Intro to digital forensic imaging

  • 2. FORENSIC ACQUISITION • Forensic acquisition is the process of acquiring a forensically sound copy or image of the device or media to analyze. • “Forensically sound” means that the we shall be able to verify that the image is an exact copy of the original and the procedure used to acquire it shall be documented.
  • 3. FORENSIC IMAGE • A forensic image is a bit by bit copy of the media to acquire and the basis on which the examiner works to extract the evidence. • It’s not simply cloning the file system, it’s a copy of all the raw disk (or partition) sectors. • The original media must not be altered in any way! • The integrity of the image file shall be verified and I/O errors logged.
  • 4. ACQUISITION SCENARIOS • Two scenarios when acquiring a forensic image: the hard drive can be removed or not from the suspect computer. • In the first case, the drive should be attached to a forensic workstation using a write blocking mechanism. • In the second case, we can use a forensic live cd, booted in forensic mode.
  • 5. WRITE BLOCKING METHODS • Write blocking mechanisms can be implemented in hardware or software. • Hardware write blockers are devices that protect the drive from writes and could have different type of connectors (SATA,IDE,USB,FireWire...) • Are quite expensive but their use is preferable.
  • 6. SOFTWARE WRITE BLOCKING • Software write blocking is quite a controversial topic. • Simply mounting a drive as read-only doesn’t fully guarantee that it is not written! • Various techniques have been developed.
  • 7. SOFTWARE WRITE BLOCKING • An example is the Linux write blocker kernel patch written by M.Suhanov. (https://github.com/msuhanov/Linux- write-blocker) • It blocks the write commands at the device driver level. • But requires the kernel to be recompiled.
  • 8. FORENSIC IMAGE FORMATS • A raw image is a duplicate of all the sectors of a disk or partition. • It contains no additional metadata. • Can be obtained by tools like dd (Data Dump). Variants of ‘dd’ have been developed for forensics.

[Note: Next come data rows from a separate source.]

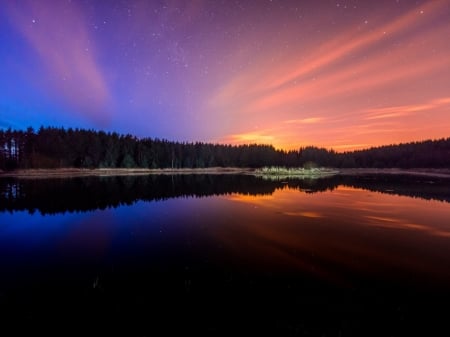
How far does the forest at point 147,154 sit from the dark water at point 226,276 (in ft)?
251

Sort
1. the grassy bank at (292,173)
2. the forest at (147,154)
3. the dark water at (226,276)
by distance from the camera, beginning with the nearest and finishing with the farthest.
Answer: the dark water at (226,276) → the grassy bank at (292,173) → the forest at (147,154)

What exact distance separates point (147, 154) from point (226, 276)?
101752 millimetres

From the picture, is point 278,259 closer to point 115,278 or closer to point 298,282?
point 298,282

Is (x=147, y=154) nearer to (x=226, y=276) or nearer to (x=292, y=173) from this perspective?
(x=292, y=173)

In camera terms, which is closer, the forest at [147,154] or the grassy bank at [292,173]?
the grassy bank at [292,173]

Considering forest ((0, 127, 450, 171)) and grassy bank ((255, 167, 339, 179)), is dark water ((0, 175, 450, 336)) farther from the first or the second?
forest ((0, 127, 450, 171))

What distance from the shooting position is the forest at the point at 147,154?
8194 centimetres

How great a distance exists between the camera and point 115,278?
26.1 feet

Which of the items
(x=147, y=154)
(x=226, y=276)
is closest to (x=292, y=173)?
(x=147, y=154)

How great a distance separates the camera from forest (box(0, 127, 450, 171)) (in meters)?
81.9

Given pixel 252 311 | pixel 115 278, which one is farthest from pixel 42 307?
pixel 252 311

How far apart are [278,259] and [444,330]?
472 centimetres

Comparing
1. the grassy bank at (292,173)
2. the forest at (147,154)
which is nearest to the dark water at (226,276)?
the grassy bank at (292,173)

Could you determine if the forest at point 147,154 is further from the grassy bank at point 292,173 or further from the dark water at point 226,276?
the dark water at point 226,276
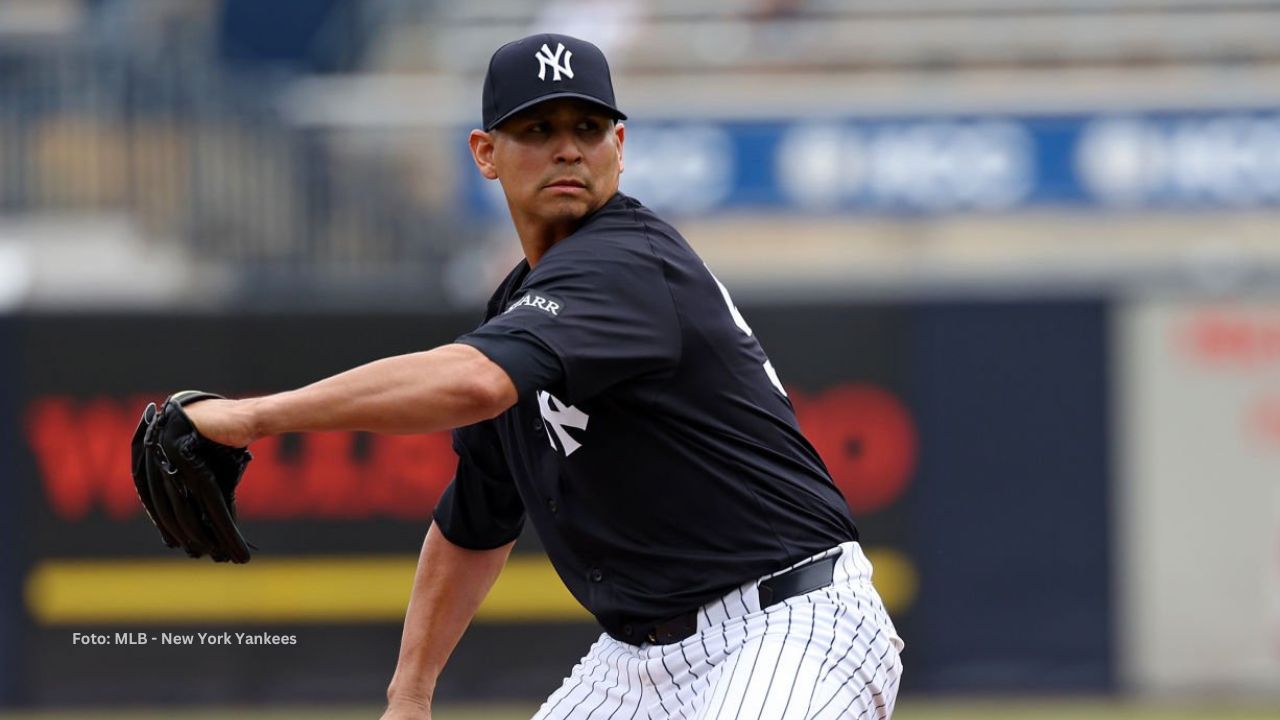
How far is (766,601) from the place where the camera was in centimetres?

  • 9. FORENSIC IMAGE FORMATS • Another open forensic format is the Advanced Forensic Format (AFF) • It supports compression and encryption of images. • AFFlib package to convert and manage AFF images.
  • 10. FORENSIC IMAGE FORMATS • Proprietary formats: Expert Witness Format (EWF) and SMART • Both support compression and encryption of images. • libewf package to convert and manage ewf images.